Woo Cheong Tea House’s new Chinese tea-based cocktails – each of which are paired with Chinese snacks – are the creation of bar manager Karlton Cheung, who employs innovative techniques to reinterpret classics in new and surprising ways. In particular, he uses traditional Chinese teas, including jasmine, osmanthus, pu’erh and more, to create speciality cocktails that are balanced in flavour, fragrance and hue.
To kick-start the evening, the Jasmine cocktail is the perfect choice. A reimagining of the classic daiquiri, this sleek tipple uses verjus – a highly acidic juice made by pressing unripe grapes, crab-apples or other sour fruit – instead of citrus for extra acidity. It is then mixed with two types of rum to create a complex and layered drink.

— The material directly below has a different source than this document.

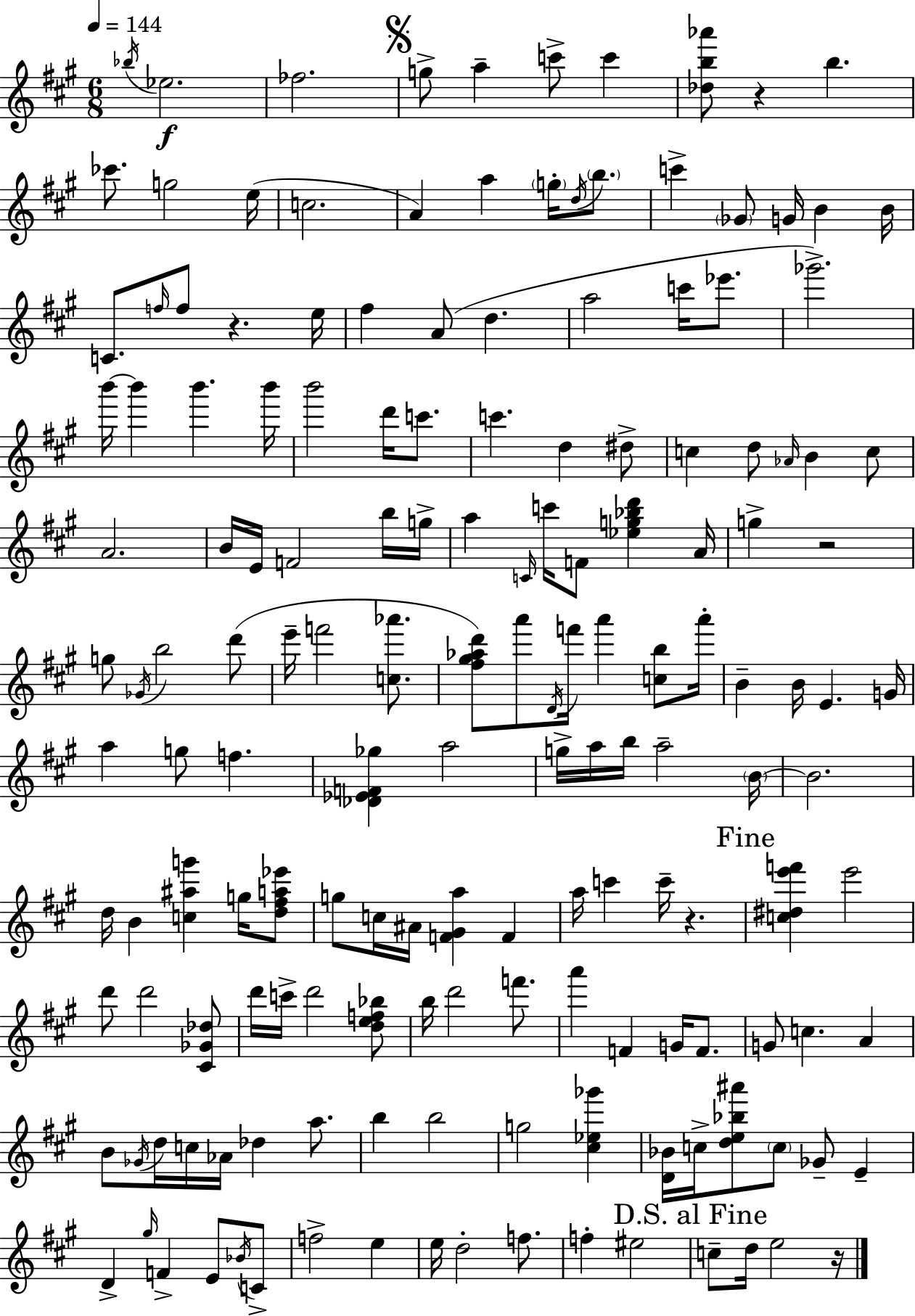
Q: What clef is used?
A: treble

The Chrysanthemum Negroni is a variation of the beloved Italian classic. Sweet chrysanthemum tea is combined with refreshing sauvignon blanc, gin and violette to create an elegant white cocktail infused with floral aromas. A lighter version of the original negroni, this tipple makes for a fantastic apéritif.
Finally, those who like bolder beverages should go for the Pu’erh Fashioned. This balanced, multi-layered cocktail starts with savoury notes of salted tangerine peel that lead into rich flavours of pu’erh tea and a whisky-driven acerbic finish. Bold and sophisticated, this is a great option to end a meal.